An official at the University of Memphis says the new bill that would ban Greek organizations on state campuses won’t eliminate hazing and other issues often associated with fraternities and sororities on college campuses.
The vice president of student affairs at the U of M, Dr. Darrell Ray said Greek life can be an important part of the college experience.
“While there may be challenges, most students have good experiences when participating in fraternities and sororities,” he said.
The bill, HB 2042, would prohibit fraternities and sororities from being “recognized by, associated with, or operating on” any of the state’s higher education institutions. This excludes professional fraternities and honor societies.
Rep. John DeBerry, D-Memphis, who is sponsoring the legislation said he’s put in bills in the past seeking more transparency from Greek organizations, but they were killed and “swept away.” Now, he said it’s time to start having conversations about the actions of those organizations.
“The intent of the bill is to have people come to the table and say ‘we will do everything we can to keep campuses safe,’” DeBerry said. “We can’t pretend we don’t see it anymore or that women aren’t being sexually assaulted and that some of the fraternities are breaking the rules and laws.”
The bill calls for accountability in these private entities that are on public property, he said.
Ray of the U of M said banning Greek organizations from the school is not a solution and that hazing and underage drinking are not limited to fraternities and sororities.
Those actions have occurred outside of those organizations, he said, but when incidents happen within Greek settings, they become more visible.
Currently, the university has about 25 fraternities and sororities after one fraternity received a five-year suspension for reported hazing in October of last year.
In December, the university placed new guidelines on all students organizations including fraternities and sororities.
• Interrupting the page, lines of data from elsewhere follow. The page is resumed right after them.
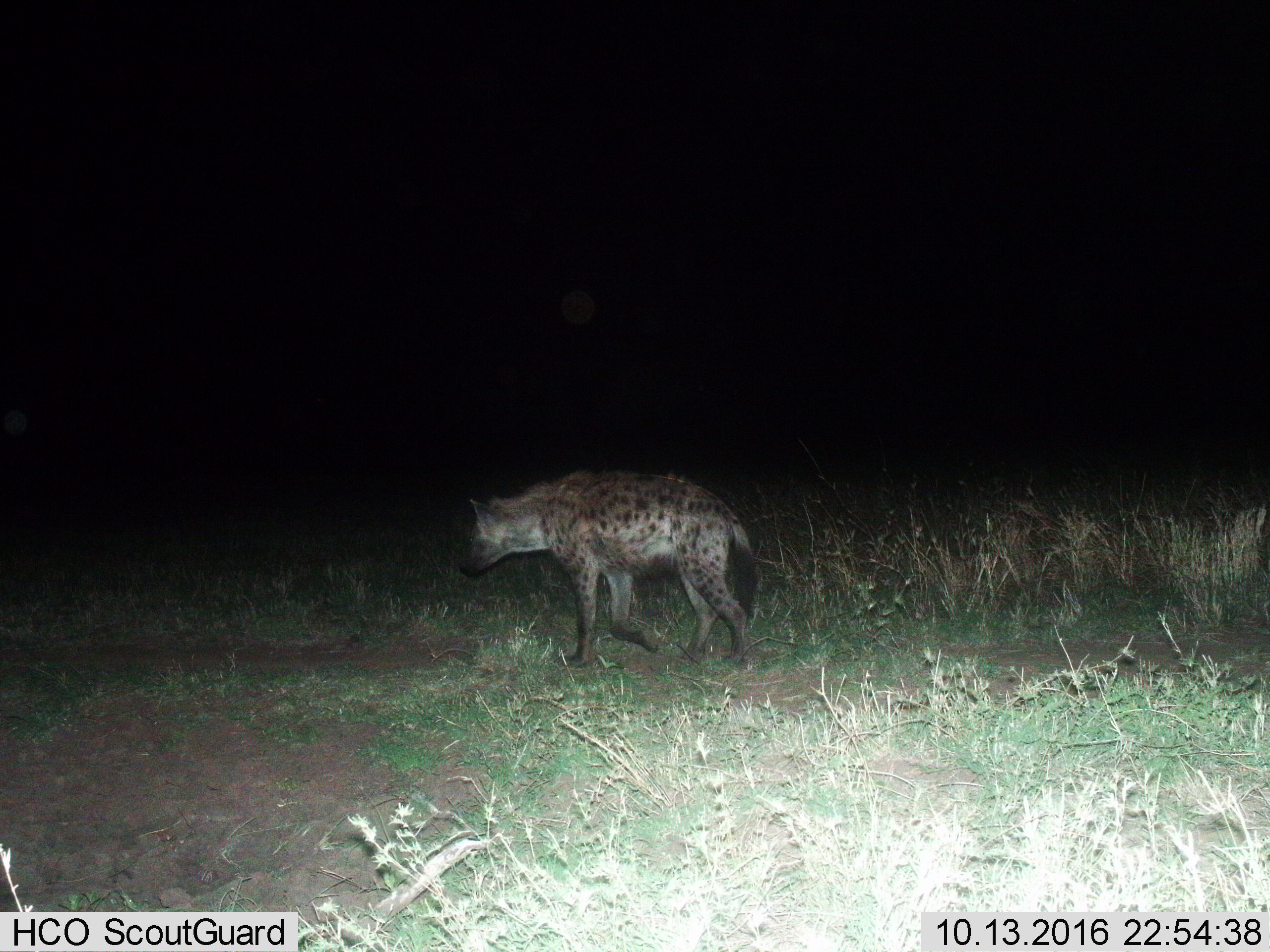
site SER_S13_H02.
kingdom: Animalia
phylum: Chordata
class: Mammalia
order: Carnivora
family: Hyaenidae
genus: Crocuta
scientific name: Crocuta crocuta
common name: spotted hyena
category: hyenaspotted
Hyenaspotted (spotted hyena) (Crocuta crocuta), count 1. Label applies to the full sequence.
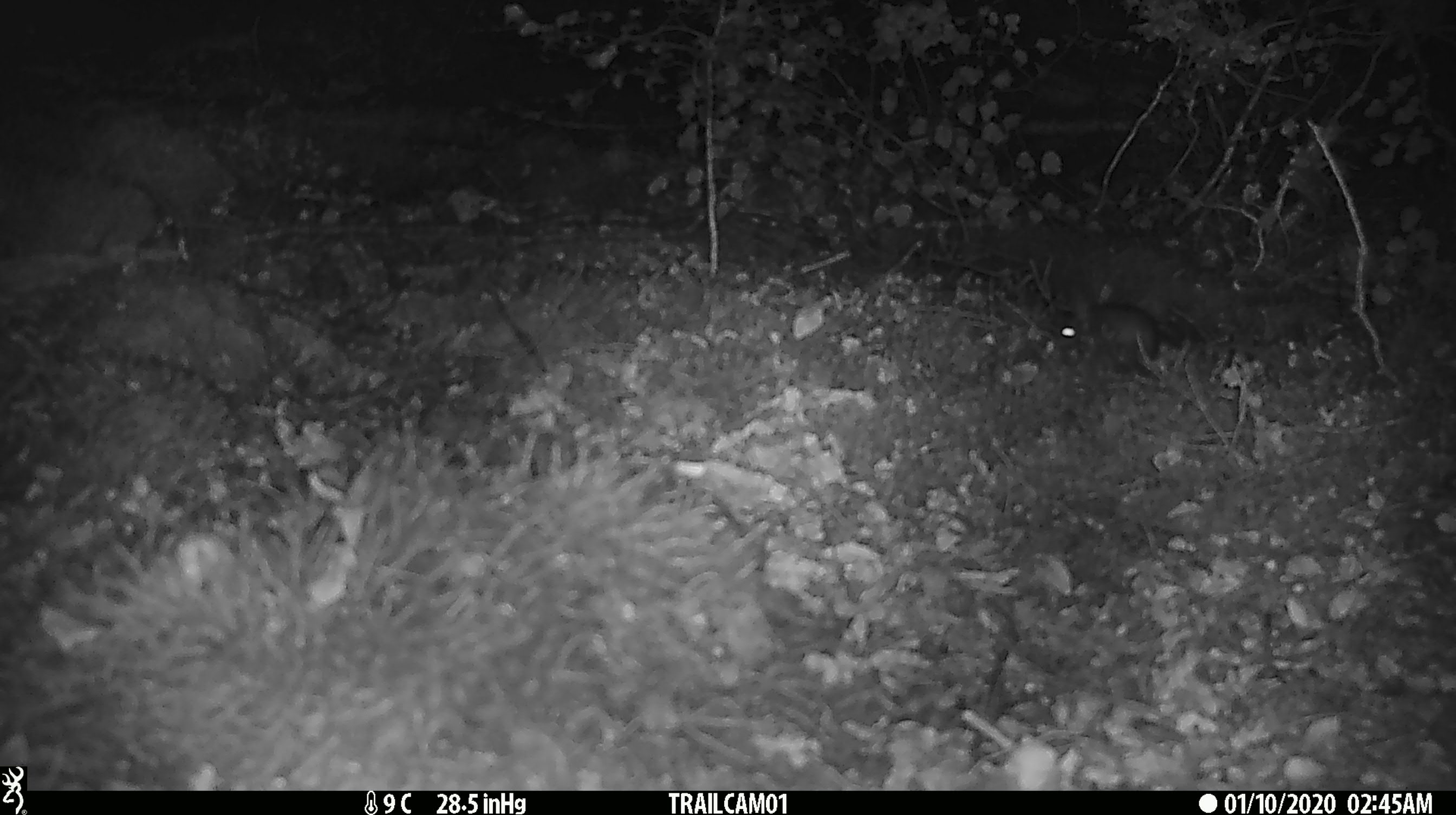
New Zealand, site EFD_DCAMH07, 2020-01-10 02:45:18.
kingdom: Animalia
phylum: Chordata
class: Mammalia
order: Rodentia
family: Muridae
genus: Mus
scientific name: Mus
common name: mouse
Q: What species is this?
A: Mouse (Mus).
One guideline requires that all participants of campus organizations attend training sessions in fraternity and sorority management, hazing prevention, Title IX and sexual assault prevention, and bystander intervention.
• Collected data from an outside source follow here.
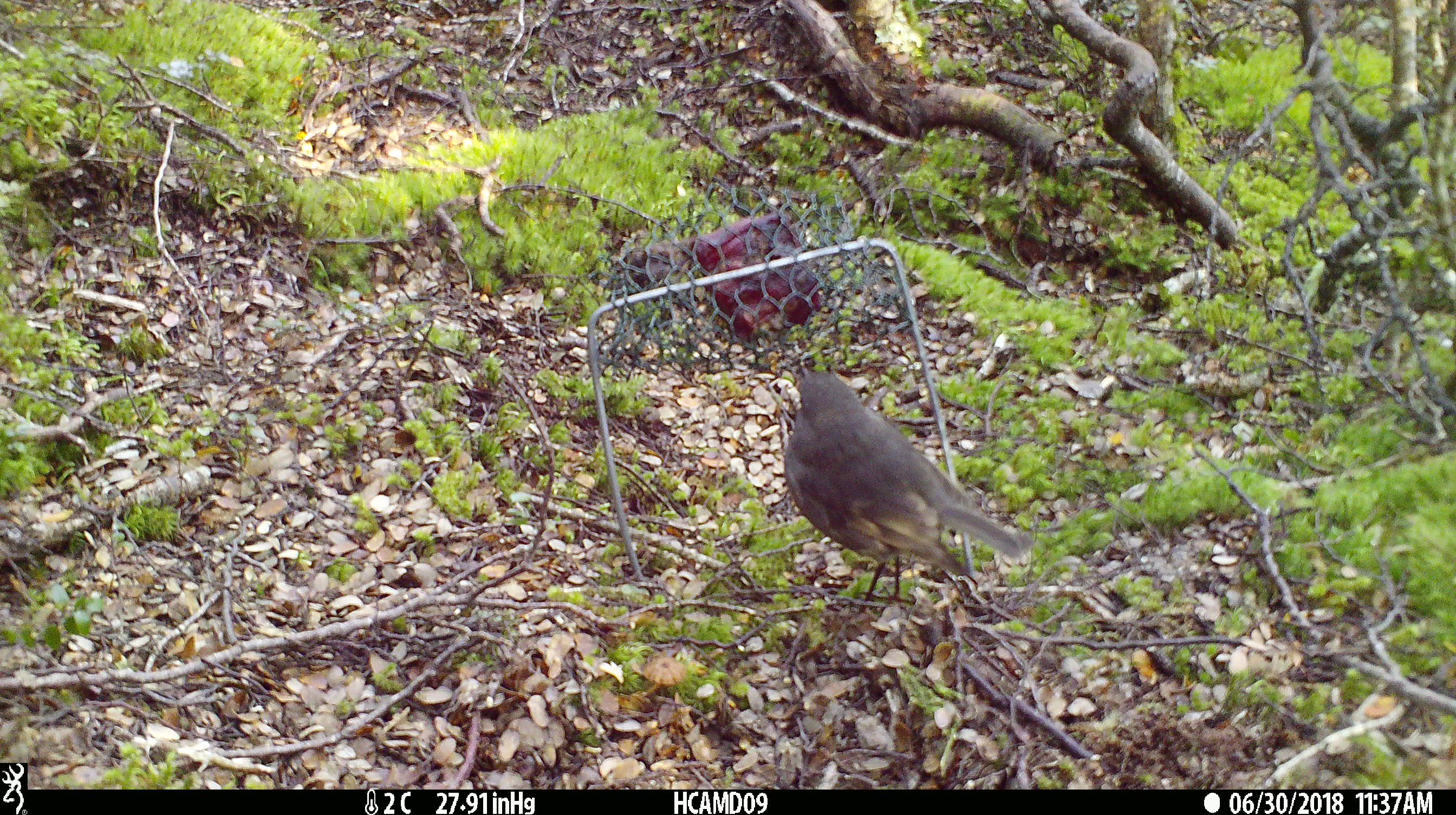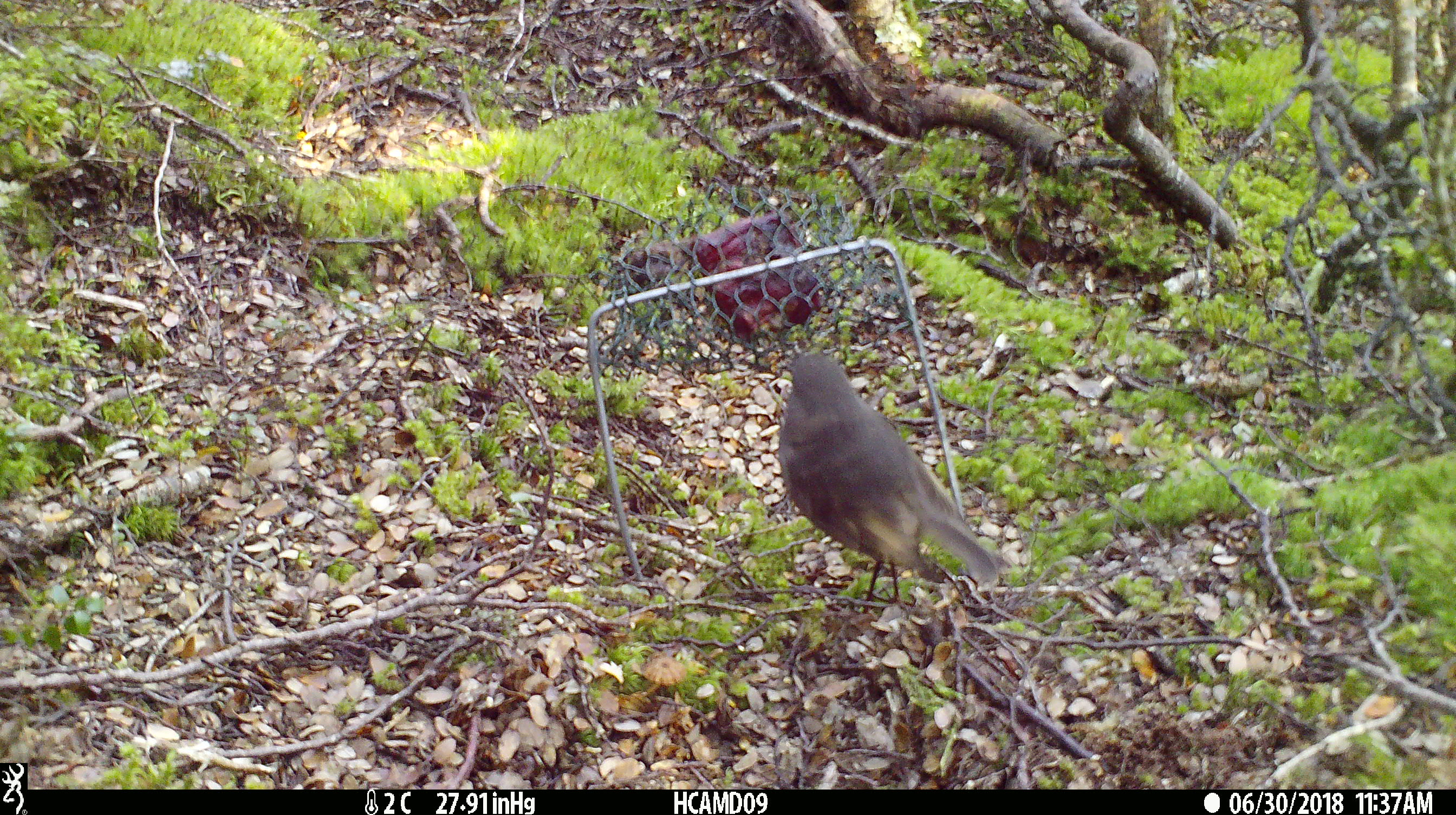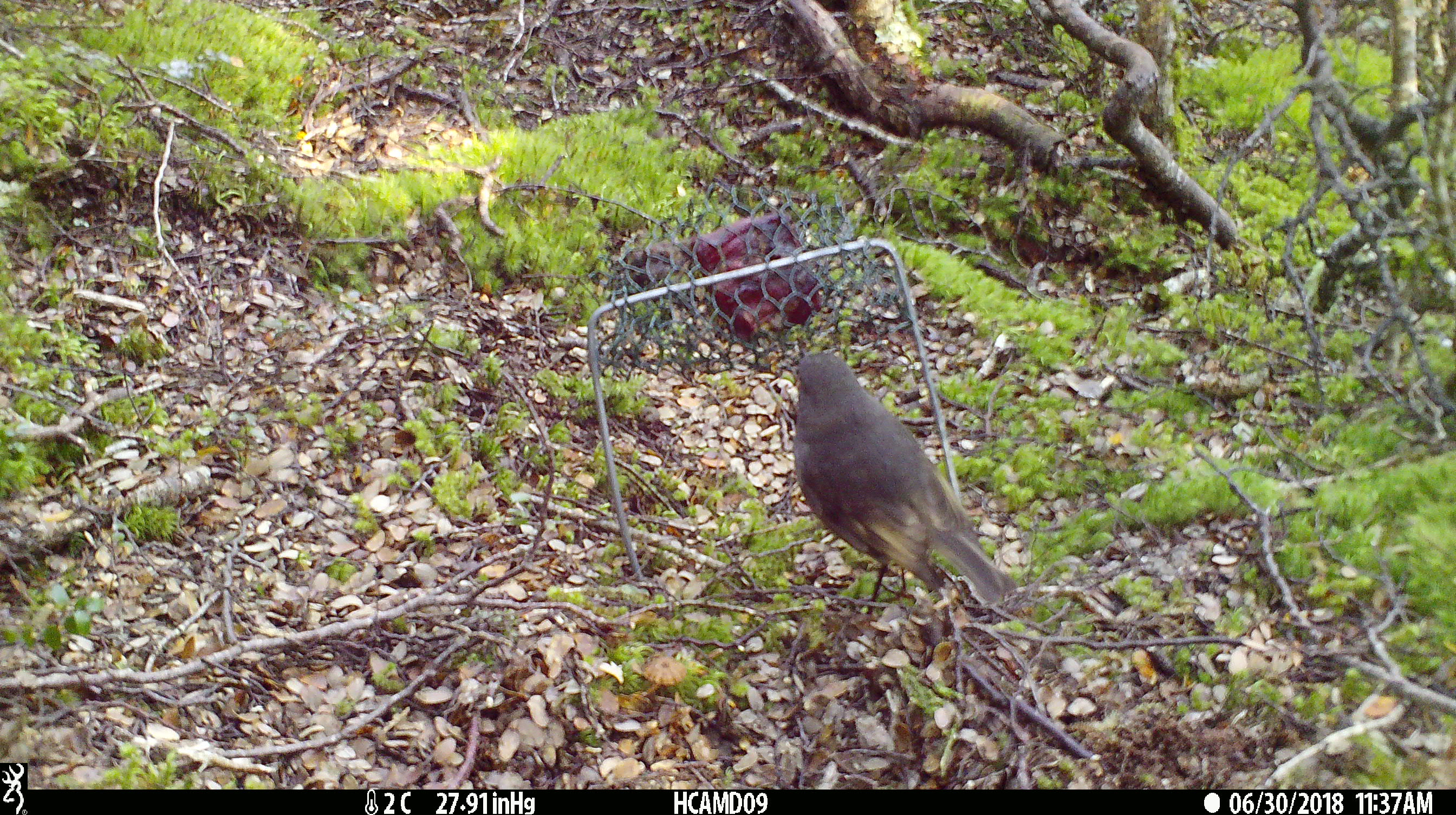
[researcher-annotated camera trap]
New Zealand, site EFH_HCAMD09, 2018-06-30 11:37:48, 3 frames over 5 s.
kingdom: Animalia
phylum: Chordata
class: Aves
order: Passeriformes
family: Petroicidae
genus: Petroica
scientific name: Petroica australis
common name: new zealand robin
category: robin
Robin (new zealand robin) (Petroica australis).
All organizations are also required to adopt eight safety policies related to alcohol consumption.
DeBerry says he doesn’t expect to see fraternities and sororities banned from campuses, as he understands the positive impact they can have on students. Once he feels that everyone is on board with making a culture change within Greek life, he said the bill will be dropped.
But, if the bill is not killed and it passes, it would take effect in July.